In the second event of the newly launched lecture series based on the Occupy movement, University faculty shared how activism shaped their youth and inspired and influenced their professional careers at Weill Hall last night.

Philip Deloria, LSA associate dean for undergraduate education, reflected on his experience growing up in an activist household during periods at the root of social justice movements. Deloria was joined on a panel comprised of Maria Cotera, associate prof. of American Culture and Women’s Studies, and Matthew Countryman and Kristen Hass, associate profs. of American Culture.

At the event, Deloria said he grew up in a home in which activism played a key roles in the dynamic of his family and helped shape who he is today.

“Activism and commitments like this pass across generations,” Deloria said. “And it is this action that is passed down form generation to generation.”

Deloria shared that prior to his work at the University, he taught at the University of Colorado in the same department as his father, where they shared an office.
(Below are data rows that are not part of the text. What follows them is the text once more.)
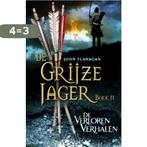 De verloren verhalen / De Grijze Jager / 11 9789025751135, Boeken, Verzenden, Gelezen, John Flanagan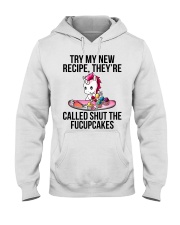 Unicorn Lover Try My New Recipe They're Called Shut The Fucupcakes Hooded Sweatshirt tile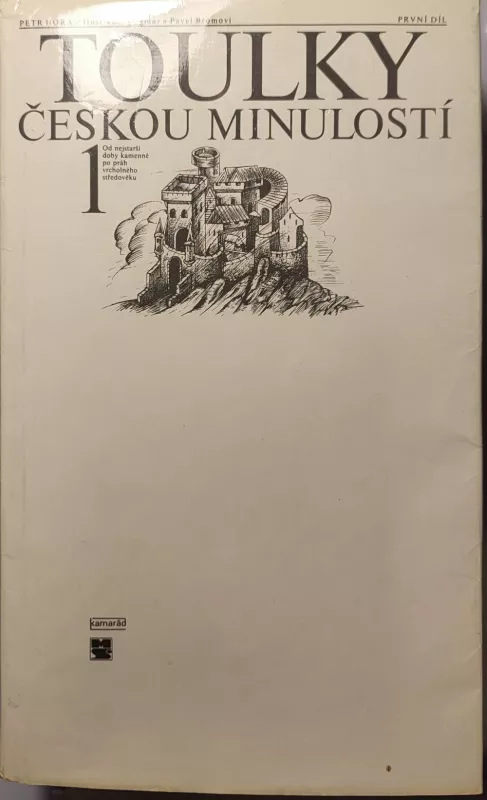 Toulky českou minulostí 1,2,3,4,5,6,7 díl.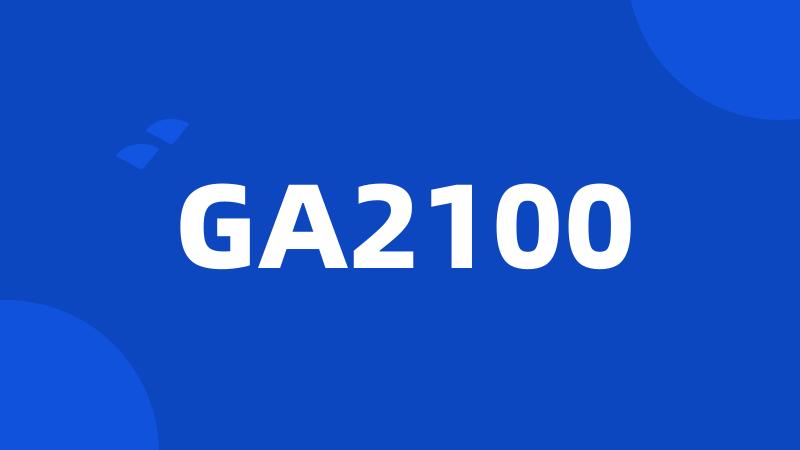 GA2100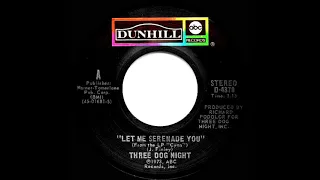 1973 HITS ARCHIVE: Let Me Serenade You - Three Dog Night (re-channeled stereo 45)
For several generations, the Deloria family acted as cross-cultural mediators among the Native Americans in the area, and his father authored more than thirty books about Native American policy.

Deloria said he aimed to translate the vast activist work of his father into a different academic form.

“I realize as I went back how much my own work rips off of what is in (my father’s books),” Deloria said.

Hass, whose father was an environmental activist, said his beliefs stemmed from a correlation between the limitations of language and a struggle to find an ethical order in the world of the Catholic Church.

“What I learned from (my father) was that there is enormous value in thinking not just about the social good that you want to get in the end, but thinking about the problem of language and how it will get you there.”

Cotera said her parents were politically active on issues relating specifically to police brutality, segregation and educational equity. Her mother worked to mobilize women and focused on the idea of intersectionality — a feminist theory on interactions in relationships — as one of the most important legacies of the feminist movement in establishing female intellectual pride.

“People use the term ‘intersectionality’ to try and describe the intersecting nature of oppression,” Cotera said. “Now we talk about Chicano feminism in a scholarly route … these theories were developed out of a praxis of trying to organize women who didn’t have an education.”

Similarly, activism played a large role in the live of Countryman, whose grandfather was one of the first African American educators in a public high school and his father was a self-taught lawyer.

“There is a deep sense that the way you made a revolution was the way you lived it,” Countryman said. “A sense of purpose, the link between family and social justice were things that I very much continue to inherit and to think about and to feel as part of a sense of identity. It is who I am, it is the legacy of how I became who I am, and it is also completely fraught.”

Countryman said with the vast technology resources of the 21st century, its easy for anyone to start a social movement almost instantaneously.

“Technological transformations are all of a moment,” Countryman said. “It’s got extraordinary possibilities, but it’s also got its own limitations. The fact that I can push a button on my keypad and do all this stuff is both empowering and complicated. We are all doing the best we can with the kind of conditions we are in. I think social media is very exciting, but it’s the conditions, the technological conditions, the economic conditions that we all have to navigate to shape the experience we live in.

Cotera urged that students remain politically active in taking a stand on their believes, may that be through utilizing social media or other forms.

“Nothing will change without youth stepping out,” Cotera said. “The thing that makes the difference is not what faculty do,” Cotera said, “It’s what the students do.”